Rows from a spatial reasoning dataset:
------------------------

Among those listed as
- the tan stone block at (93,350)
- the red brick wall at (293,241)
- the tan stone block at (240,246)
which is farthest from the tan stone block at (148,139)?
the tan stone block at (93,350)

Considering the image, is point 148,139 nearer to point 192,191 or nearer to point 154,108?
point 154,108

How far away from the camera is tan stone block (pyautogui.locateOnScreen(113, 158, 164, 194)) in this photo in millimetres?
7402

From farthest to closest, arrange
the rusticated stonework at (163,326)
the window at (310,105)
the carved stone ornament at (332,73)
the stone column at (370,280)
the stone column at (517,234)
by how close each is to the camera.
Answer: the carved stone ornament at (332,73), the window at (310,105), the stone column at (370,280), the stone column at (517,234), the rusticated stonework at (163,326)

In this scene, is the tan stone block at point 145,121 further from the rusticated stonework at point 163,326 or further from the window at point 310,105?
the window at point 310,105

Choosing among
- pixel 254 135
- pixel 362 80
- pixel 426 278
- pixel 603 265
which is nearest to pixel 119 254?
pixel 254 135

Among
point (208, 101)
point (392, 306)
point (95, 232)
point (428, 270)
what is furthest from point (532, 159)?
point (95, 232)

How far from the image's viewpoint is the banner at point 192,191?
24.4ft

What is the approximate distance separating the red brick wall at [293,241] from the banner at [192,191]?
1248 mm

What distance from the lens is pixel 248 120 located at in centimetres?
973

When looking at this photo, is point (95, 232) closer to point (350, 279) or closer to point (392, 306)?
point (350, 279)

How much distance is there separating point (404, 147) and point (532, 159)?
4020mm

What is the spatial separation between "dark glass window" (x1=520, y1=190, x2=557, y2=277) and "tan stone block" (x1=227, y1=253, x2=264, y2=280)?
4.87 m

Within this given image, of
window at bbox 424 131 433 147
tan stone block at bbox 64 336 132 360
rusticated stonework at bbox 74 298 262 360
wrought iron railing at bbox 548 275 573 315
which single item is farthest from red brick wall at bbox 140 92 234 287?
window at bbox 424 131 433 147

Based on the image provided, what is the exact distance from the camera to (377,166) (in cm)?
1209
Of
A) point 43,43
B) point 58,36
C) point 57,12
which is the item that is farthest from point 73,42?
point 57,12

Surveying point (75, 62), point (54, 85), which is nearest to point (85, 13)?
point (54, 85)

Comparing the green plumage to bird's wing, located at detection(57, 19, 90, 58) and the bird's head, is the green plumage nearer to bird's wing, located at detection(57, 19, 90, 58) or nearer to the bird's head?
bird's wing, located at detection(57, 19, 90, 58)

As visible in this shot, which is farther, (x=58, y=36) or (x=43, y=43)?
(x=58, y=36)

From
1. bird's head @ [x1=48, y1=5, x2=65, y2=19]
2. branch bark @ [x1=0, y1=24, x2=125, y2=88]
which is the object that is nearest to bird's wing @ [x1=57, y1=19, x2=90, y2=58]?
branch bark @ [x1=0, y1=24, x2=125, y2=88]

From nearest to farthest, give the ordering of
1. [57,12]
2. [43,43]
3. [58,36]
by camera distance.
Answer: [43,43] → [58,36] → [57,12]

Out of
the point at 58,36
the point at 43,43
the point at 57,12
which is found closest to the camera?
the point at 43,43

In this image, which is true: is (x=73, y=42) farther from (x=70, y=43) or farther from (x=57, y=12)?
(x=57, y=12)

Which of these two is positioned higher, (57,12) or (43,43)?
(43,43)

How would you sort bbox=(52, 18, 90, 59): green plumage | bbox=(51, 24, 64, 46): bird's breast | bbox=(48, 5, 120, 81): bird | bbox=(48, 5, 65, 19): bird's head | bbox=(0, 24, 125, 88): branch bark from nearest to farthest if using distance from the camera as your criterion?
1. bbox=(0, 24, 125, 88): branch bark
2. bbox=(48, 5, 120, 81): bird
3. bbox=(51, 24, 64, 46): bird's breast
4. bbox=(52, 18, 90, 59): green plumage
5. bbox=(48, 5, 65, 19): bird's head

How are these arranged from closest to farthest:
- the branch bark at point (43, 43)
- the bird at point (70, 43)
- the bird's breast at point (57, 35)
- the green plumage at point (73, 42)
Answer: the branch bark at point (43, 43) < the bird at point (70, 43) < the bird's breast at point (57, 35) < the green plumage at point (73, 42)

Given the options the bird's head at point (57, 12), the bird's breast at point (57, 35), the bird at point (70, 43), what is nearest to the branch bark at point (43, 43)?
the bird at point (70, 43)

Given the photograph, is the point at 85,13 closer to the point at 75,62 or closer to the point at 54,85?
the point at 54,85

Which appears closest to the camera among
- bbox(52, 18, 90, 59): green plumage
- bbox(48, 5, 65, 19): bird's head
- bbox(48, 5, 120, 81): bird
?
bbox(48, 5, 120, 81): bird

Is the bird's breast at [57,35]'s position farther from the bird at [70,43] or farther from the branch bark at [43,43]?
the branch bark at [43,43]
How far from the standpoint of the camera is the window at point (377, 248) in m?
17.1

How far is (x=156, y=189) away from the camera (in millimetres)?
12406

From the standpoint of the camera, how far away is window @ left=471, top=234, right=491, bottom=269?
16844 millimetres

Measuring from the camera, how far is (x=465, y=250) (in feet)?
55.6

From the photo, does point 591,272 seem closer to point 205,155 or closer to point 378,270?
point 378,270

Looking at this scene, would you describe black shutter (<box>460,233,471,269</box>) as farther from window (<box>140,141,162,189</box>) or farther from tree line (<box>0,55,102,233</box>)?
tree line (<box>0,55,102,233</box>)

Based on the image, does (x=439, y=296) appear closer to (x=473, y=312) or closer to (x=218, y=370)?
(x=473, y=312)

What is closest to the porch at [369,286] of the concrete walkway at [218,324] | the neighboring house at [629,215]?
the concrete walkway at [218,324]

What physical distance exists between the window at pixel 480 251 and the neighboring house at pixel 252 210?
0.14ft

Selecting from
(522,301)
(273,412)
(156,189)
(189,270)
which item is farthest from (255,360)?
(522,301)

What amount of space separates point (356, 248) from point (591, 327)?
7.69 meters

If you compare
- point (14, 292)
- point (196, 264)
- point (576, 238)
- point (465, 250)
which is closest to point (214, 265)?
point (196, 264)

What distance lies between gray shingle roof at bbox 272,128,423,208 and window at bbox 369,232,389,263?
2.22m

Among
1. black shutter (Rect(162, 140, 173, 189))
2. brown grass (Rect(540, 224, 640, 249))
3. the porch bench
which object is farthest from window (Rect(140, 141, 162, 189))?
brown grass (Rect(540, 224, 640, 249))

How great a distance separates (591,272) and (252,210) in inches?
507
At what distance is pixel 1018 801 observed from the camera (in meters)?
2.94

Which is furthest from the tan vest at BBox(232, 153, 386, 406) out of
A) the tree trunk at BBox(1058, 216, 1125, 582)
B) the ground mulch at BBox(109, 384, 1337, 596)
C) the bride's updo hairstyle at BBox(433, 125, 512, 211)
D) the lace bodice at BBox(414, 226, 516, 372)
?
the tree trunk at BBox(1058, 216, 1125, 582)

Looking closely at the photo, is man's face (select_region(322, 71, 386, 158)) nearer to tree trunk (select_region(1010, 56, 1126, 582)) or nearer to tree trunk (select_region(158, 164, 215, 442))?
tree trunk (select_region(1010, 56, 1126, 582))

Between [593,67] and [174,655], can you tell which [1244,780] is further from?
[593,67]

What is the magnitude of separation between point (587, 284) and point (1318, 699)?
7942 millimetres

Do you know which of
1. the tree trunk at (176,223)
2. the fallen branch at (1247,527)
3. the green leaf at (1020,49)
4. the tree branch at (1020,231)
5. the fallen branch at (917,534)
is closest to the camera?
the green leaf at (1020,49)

------------------------

WRITTEN EXERCISE:
Your task is to reproduce, exactly and exclusively, the lines from the one holding "How great a" through the final line of the listing.

IN RESPONSE:
How great a distance separates (591,272) and (252,210) in inches?
507
At what distance is pixel 1018 801 observed from the camera (in meters)?
2.94

Which is furthest from the tan vest at BBox(232, 153, 386, 406) out of
A) the tree trunk at BBox(1058, 216, 1125, 582)
B) the ground mulch at BBox(109, 384, 1337, 596)
C) the bride's updo hairstyle at BBox(433, 125, 512, 211)
D) the lace bodice at BBox(414, 226, 516, 372)
?
the tree trunk at BBox(1058, 216, 1125, 582)

Looking closely at the photo, is man's face (select_region(322, 71, 386, 158)) nearer to tree trunk (select_region(1010, 56, 1126, 582)) or nearer to tree trunk (select_region(158, 164, 215, 442))?
tree trunk (select_region(1010, 56, 1126, 582))

Between [593,67] and [174,655], can you tell which [1244,780] is further from?
[593,67]

What is the magnitude of separation between point (587, 284) and point (1318, 699)?
7942 millimetres

Do you know which of
1. the tree trunk at (176,223)
2. the fallen branch at (1247,527)
3. the green leaf at (1020,49)
4. the tree branch at (1020,231)
5. the fallen branch at (917,534)
is closest to the camera?
the green leaf at (1020,49)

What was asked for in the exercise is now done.